## Exercise description
All lines from the line containing "Which is lowest of" up to and including the last line of the listing below should be echoed exactly; no other lines belong in the response.

--- begin Data supplied ---

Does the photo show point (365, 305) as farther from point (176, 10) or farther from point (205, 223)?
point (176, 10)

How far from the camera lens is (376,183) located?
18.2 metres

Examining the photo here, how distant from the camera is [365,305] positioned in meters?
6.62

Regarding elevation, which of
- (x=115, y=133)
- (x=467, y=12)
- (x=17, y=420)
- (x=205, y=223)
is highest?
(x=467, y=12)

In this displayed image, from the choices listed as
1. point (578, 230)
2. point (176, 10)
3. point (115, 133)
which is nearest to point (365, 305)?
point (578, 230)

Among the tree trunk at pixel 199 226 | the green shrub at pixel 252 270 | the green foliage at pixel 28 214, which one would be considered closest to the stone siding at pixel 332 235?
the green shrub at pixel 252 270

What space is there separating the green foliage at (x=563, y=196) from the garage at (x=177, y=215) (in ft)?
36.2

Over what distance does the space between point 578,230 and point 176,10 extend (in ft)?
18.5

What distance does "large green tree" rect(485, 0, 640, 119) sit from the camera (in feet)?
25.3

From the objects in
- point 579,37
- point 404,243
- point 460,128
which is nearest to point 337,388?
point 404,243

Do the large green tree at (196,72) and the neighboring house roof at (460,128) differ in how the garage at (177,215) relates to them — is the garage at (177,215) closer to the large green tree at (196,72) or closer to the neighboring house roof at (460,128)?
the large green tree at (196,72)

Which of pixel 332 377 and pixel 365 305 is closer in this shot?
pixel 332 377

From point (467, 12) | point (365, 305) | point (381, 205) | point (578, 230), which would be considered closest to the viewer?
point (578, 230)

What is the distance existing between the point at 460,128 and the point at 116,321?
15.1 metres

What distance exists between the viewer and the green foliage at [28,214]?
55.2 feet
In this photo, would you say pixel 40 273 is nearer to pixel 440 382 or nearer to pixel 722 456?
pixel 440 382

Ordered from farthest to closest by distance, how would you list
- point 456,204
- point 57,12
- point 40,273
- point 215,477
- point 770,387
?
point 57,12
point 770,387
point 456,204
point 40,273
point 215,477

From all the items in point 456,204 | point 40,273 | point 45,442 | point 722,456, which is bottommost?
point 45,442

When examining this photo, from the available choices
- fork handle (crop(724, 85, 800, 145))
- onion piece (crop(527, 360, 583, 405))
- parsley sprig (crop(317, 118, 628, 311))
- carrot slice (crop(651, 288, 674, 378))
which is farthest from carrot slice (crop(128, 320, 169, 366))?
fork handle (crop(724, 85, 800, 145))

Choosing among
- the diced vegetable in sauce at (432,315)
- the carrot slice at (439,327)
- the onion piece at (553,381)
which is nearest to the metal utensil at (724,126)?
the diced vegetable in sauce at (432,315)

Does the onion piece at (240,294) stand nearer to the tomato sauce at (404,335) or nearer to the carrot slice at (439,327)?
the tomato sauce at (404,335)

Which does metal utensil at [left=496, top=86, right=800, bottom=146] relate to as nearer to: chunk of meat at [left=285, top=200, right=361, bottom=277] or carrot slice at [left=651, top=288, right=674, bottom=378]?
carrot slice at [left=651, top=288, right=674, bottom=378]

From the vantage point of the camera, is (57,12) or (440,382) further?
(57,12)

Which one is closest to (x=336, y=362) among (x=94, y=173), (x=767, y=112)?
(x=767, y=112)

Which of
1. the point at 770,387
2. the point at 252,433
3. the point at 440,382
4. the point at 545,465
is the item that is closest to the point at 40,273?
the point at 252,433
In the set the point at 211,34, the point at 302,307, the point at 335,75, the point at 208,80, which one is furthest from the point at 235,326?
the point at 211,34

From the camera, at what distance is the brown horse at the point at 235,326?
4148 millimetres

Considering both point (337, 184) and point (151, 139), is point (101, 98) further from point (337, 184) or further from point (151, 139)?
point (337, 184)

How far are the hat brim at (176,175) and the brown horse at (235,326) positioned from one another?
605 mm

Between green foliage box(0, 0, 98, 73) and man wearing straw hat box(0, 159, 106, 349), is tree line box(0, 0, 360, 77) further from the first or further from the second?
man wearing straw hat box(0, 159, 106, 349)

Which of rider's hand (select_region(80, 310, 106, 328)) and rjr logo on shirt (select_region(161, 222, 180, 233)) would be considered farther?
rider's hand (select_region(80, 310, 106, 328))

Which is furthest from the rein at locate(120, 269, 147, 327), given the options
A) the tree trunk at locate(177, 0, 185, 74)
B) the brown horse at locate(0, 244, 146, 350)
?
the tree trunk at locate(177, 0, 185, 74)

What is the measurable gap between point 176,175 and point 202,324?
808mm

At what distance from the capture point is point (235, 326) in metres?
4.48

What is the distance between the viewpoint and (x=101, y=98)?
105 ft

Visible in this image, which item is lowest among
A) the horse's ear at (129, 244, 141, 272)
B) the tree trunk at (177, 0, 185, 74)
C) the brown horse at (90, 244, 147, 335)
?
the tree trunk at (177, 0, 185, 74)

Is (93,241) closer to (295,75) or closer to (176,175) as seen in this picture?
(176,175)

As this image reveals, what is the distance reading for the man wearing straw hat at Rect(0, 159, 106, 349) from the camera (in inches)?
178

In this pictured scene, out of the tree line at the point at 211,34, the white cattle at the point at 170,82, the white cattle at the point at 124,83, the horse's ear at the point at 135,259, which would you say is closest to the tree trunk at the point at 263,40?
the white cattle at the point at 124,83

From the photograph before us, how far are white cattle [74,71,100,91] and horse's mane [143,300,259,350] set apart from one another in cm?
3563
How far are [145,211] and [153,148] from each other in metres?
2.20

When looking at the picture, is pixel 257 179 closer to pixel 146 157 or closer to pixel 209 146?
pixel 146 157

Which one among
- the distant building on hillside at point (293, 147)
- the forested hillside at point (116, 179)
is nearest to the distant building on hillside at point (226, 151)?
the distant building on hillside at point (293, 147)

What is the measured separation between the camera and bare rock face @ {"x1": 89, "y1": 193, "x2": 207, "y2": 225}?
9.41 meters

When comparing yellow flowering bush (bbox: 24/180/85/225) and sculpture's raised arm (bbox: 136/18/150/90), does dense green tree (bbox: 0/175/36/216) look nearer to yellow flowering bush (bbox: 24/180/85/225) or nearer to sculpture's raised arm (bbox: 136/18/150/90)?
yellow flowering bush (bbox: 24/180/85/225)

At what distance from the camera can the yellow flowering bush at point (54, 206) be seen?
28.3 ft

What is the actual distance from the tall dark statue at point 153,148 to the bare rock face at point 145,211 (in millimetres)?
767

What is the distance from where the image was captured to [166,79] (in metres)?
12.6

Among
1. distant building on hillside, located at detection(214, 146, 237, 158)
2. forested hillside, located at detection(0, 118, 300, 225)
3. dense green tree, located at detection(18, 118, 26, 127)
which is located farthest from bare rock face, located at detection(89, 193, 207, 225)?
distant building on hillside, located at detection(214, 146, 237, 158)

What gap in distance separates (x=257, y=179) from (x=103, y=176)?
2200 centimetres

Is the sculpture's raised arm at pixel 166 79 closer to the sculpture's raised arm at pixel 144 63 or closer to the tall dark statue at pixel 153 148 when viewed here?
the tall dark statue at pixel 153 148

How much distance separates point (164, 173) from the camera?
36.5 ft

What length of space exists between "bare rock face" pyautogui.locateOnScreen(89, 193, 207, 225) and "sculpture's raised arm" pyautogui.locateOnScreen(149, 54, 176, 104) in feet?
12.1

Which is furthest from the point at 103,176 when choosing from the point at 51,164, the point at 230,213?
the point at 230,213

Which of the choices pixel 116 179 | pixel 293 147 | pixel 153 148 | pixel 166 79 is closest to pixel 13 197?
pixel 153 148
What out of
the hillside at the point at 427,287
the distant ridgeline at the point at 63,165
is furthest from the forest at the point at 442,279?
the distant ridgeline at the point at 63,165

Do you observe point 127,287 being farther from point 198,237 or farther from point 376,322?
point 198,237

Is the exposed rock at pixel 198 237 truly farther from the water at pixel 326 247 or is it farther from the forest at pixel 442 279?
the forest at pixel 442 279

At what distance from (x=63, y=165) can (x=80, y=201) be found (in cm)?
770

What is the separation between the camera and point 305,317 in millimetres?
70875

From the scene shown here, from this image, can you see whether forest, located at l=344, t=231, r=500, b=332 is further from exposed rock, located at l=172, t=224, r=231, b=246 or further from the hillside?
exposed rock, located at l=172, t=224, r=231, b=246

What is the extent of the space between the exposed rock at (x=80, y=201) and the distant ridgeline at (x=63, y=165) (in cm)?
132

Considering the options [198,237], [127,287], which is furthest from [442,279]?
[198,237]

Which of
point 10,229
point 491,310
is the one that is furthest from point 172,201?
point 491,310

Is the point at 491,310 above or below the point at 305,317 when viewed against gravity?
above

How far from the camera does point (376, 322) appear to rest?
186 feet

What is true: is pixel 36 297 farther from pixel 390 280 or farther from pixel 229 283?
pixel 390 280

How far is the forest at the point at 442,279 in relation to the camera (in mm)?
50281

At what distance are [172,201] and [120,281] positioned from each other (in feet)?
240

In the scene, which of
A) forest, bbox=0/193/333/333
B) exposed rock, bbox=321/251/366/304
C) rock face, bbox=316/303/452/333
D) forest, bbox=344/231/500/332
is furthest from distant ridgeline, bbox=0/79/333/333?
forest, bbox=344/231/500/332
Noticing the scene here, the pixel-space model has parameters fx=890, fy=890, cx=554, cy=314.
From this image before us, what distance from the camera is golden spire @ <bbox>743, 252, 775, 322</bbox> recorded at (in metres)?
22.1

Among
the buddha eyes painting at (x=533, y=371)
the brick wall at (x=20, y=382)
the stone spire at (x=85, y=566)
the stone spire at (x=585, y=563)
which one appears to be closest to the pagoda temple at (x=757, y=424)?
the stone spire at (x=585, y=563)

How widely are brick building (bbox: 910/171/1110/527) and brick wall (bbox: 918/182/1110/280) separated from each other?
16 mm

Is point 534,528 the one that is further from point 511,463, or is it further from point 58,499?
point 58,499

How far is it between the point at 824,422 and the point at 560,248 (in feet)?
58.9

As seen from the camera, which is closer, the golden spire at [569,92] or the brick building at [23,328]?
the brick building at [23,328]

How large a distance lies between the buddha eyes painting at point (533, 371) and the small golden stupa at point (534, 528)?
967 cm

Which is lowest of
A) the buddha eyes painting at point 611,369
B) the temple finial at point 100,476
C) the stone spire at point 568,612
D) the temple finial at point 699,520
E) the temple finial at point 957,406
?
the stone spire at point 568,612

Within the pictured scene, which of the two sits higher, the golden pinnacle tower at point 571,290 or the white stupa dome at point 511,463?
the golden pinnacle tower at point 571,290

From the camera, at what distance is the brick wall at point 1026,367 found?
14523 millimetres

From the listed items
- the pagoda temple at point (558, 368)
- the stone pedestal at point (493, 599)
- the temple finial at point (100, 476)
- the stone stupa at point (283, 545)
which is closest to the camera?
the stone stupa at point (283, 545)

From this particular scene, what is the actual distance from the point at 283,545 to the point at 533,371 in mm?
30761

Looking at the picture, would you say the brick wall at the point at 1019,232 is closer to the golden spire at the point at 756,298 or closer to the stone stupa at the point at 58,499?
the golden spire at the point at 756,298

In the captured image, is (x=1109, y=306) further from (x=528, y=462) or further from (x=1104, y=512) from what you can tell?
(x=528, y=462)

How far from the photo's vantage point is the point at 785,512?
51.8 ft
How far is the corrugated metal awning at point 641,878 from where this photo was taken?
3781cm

--- end Data supplied ---

## Solution to the problem
Which is lowest of
A) the buddha eyes painting at point 611,369
B) the temple finial at point 100,476
C) the stone spire at point 568,612
D) the temple finial at point 699,520
E) the temple finial at point 957,406
?
the stone spire at point 568,612

Within the pictured scene, which of the two sits higher, the golden pinnacle tower at point 571,290 or the white stupa dome at point 511,463?
the golden pinnacle tower at point 571,290

From the camera, at what distance is the brick wall at point 1026,367 found?
14523 millimetres

From the listed items
- the pagoda temple at point (558, 368)
- the stone pedestal at point (493, 599)
- the temple finial at point (100, 476)
- the stone stupa at point (283, 545)
which is closest to the camera?
the stone stupa at point (283, 545)

From this particular scene, what is the actual distance from the point at 283,545 to the point at 533,371 in mm?
30761

Looking at the picture, would you say the brick wall at the point at 1019,232 is closer to the golden spire at the point at 756,298 or closer to the stone stupa at the point at 58,499?
the golden spire at the point at 756,298

In the captured image, is (x=1109, y=306) further from (x=528, y=462) or further from (x=1104, y=512) from what you can tell?
(x=528, y=462)

How far from the photo's vantage point is the point at 785,512?
51.8 ft
How far is the corrugated metal awning at point 641,878 from where this photo was taken?
3781cm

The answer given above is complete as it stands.